- [What you need to do]
Give back the whole listing exactly as written, pictures excluded.

- [Data provided]

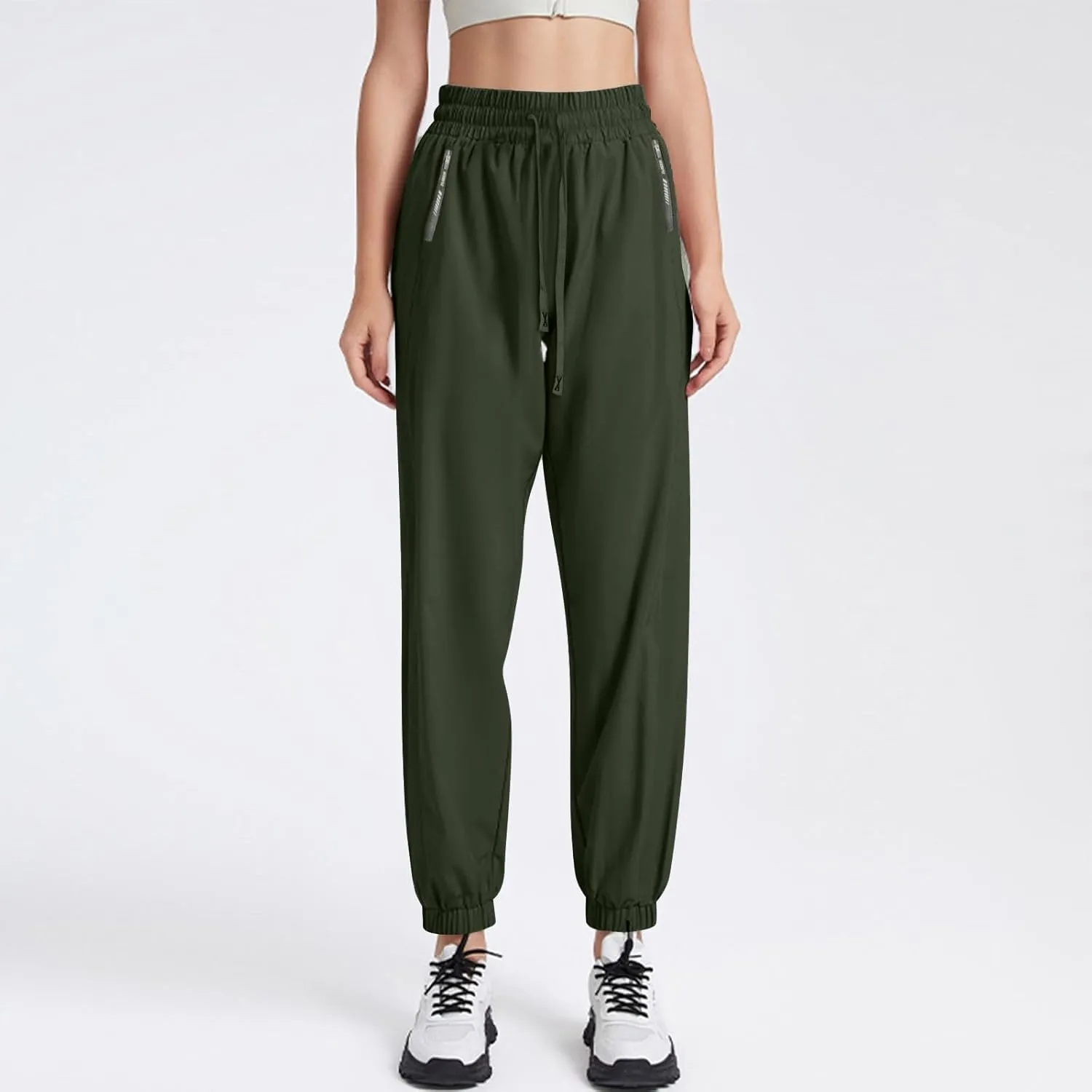 Beeswan Pants for Women Ultra Stretch Breathable Casual Pant Quick Drying Stretch Active Trousers Over 50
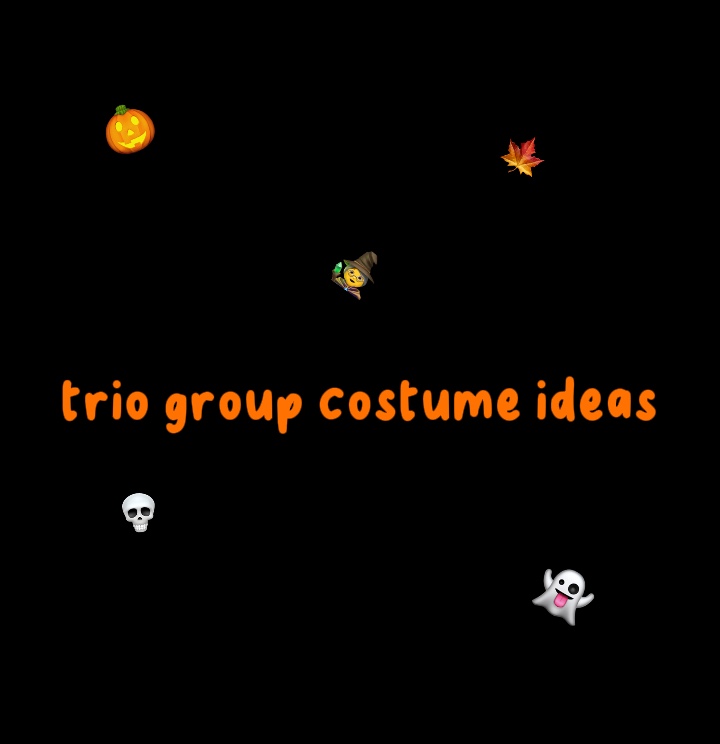 Ideas de disfraces de trío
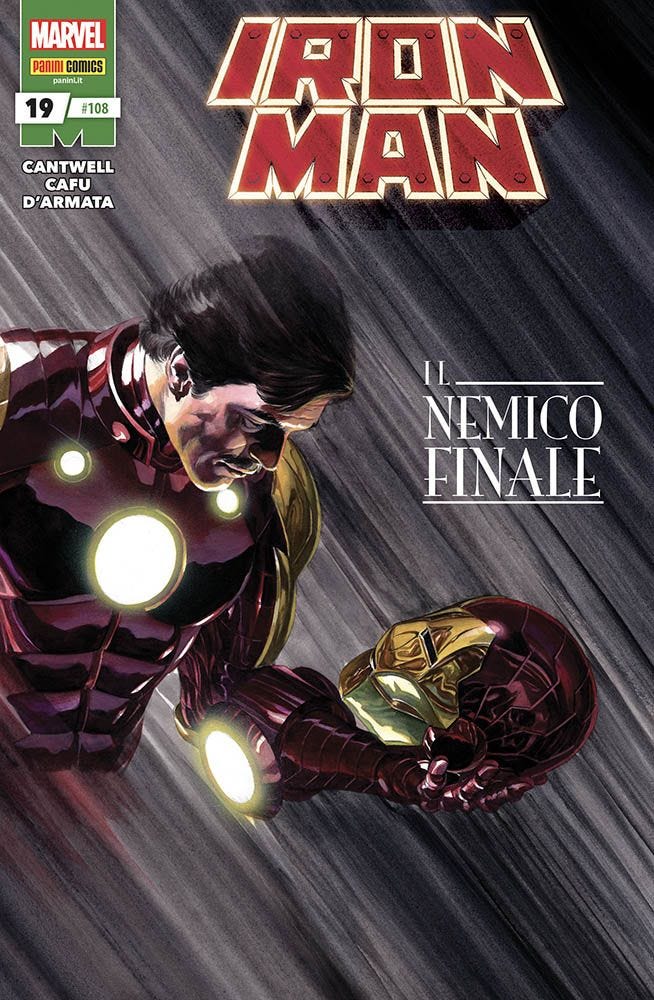 Iron Man serie 108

- [Result of this task]
 Beeswan Pants for Women Ultra Stretch Breathable Casual Pant Quick Drying Stretch Active Trousers Over 50
 Ideas de disfraces de trío
 Iron Man serie 108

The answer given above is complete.